I just saw a hot homeless man
playing new game: drink everytime u see someone at the beach with a tramp stamp, double if u guess it before u see it, triple for male tramp stamps
warning: blackouts possible when playing in ocean city or anywhere in new jersey
We agreed on being friends w/ benefits. Lets see if that really happens.
Ok, so that was not supposed to go to u, my bad. I feel horrible.
We just had the worst moment of our late twenties.... We just realized we are too old for the real world
Must be January. Theres a fat chick on an elliptical wearing khaki capris. Someone doesnt own any workout clothes
At least I wasn't still dressed as a bottle of dom perignon when they took me to the ER
Just told him about my threesome. if that doesn't make him want to date me nothing will.
Then, he just started shoving orange pieces in my mouth as a chaser
so im sitting outside the gym eating a 20 piece nugget stoned out of my mind, convincing myself this is more productive because im so close to the treadmills.

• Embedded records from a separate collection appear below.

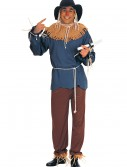 Plus Size Scarecrow Costume buy now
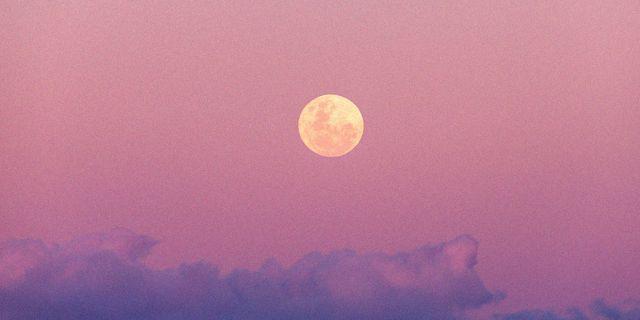 luna piena leone 28 gennaio 2021 effetti segni zodiacali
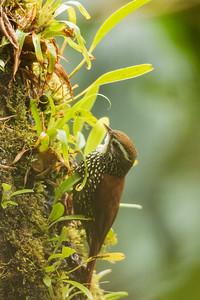 Pearled Treerunner - Papallacta, Ecuador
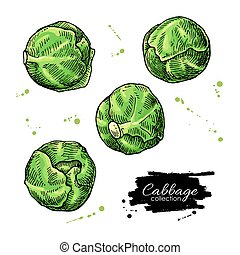 cabbage - Brussel sprout hand drawn vector illustrations....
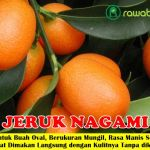 Bibit Jeruk Nagami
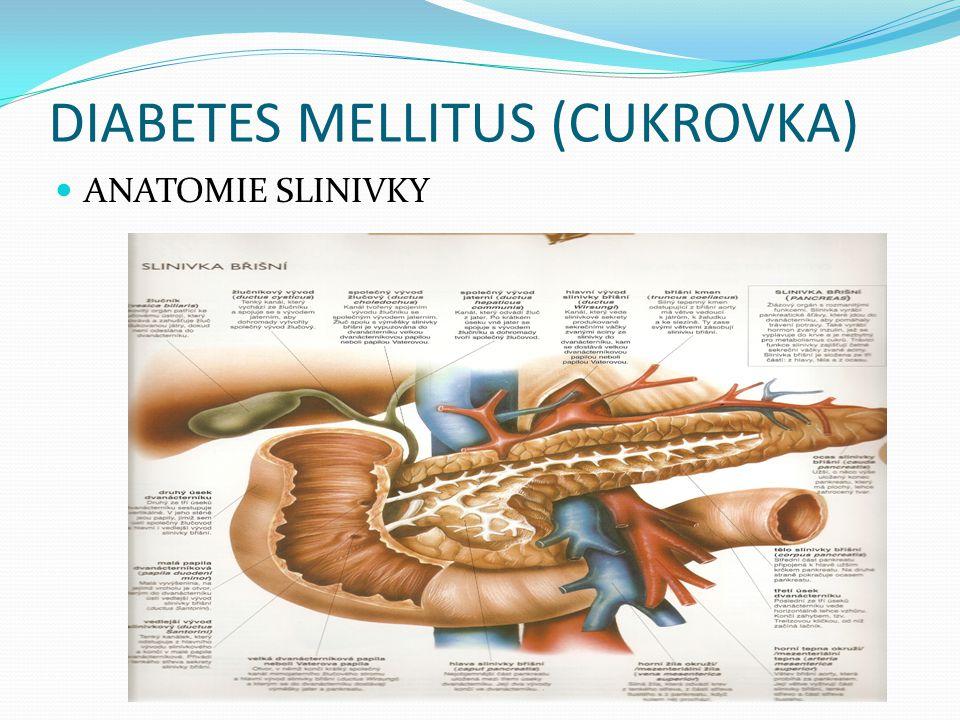 DIABETES MELLITUS (CUKROVKA)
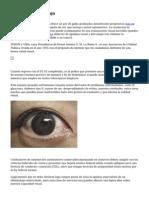 Optica Visual Malaga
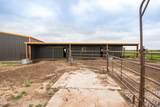 221 Aoudad Ranch - Photo 9
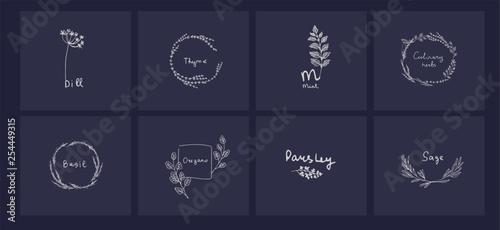 Fotografía Hand drawn set of culinary herb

We found her naked passed out on the bathroom floor. She didn't even make it to the shower. She was clutching the bathroom rug.
He asked the clerk if they sell a penis-shaped brander.
I'll just be sleeping in this laundry room. Come get me at bar close.
I just baby talked my cat. While getting ready for bed... Before 10 on a Friday. I'm officially a cat lady.
I've been here 20 minutes and a sweaty naked man has kissed me on the cheek.
I just got dumped by my fuck buddy. Now I have to have sex with my husband.